Page-level text extractions
━━━━

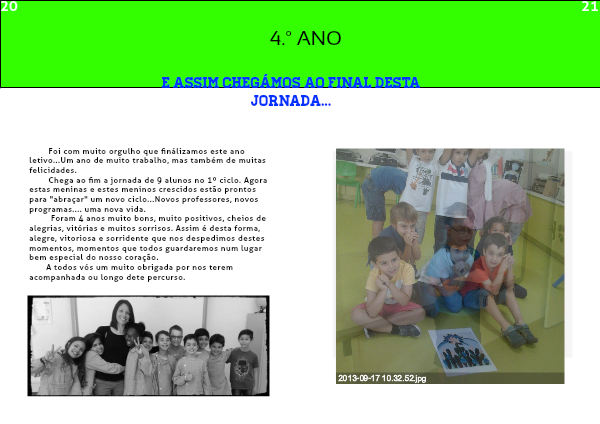 20

21

4.º ANO

E ASSIM CHEGÁMOS AO FINAL DESTA JORNADA...

Foi com muito orgulho que finálizamos este ano letivo...Um ano de muito trabalho, mas também de muitas felicidades.

Chega ao fim a jornada de 9 alunos no 1º ciclo. Agora estas meninas e estes meninos crescidos estão prontos para "abraçar" um novo ciclo...Novos professores, novos programas.... uma nova vida.

Foram 4 anos muito bons, muito positivos, cheios de alegrias, vitórias e muitos sorrisos. Assim é desta forma, alegre, vitoriosa e sorridente que nos despedimos destes momentos, momentos que todos guardaremos num lugar bem especial do nosso coração.

A todos vós um muito obrigada por nos terem acompanhada ou longo dete percurso.

2013-09-17 10.32.52.jpg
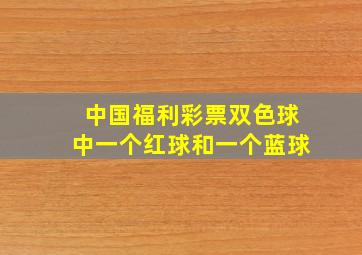 中国福利彩票双色球
中一个红球和一个蓝球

━━━━

The answer is to be one number: the count of lines in the entries containing the string "todos".

2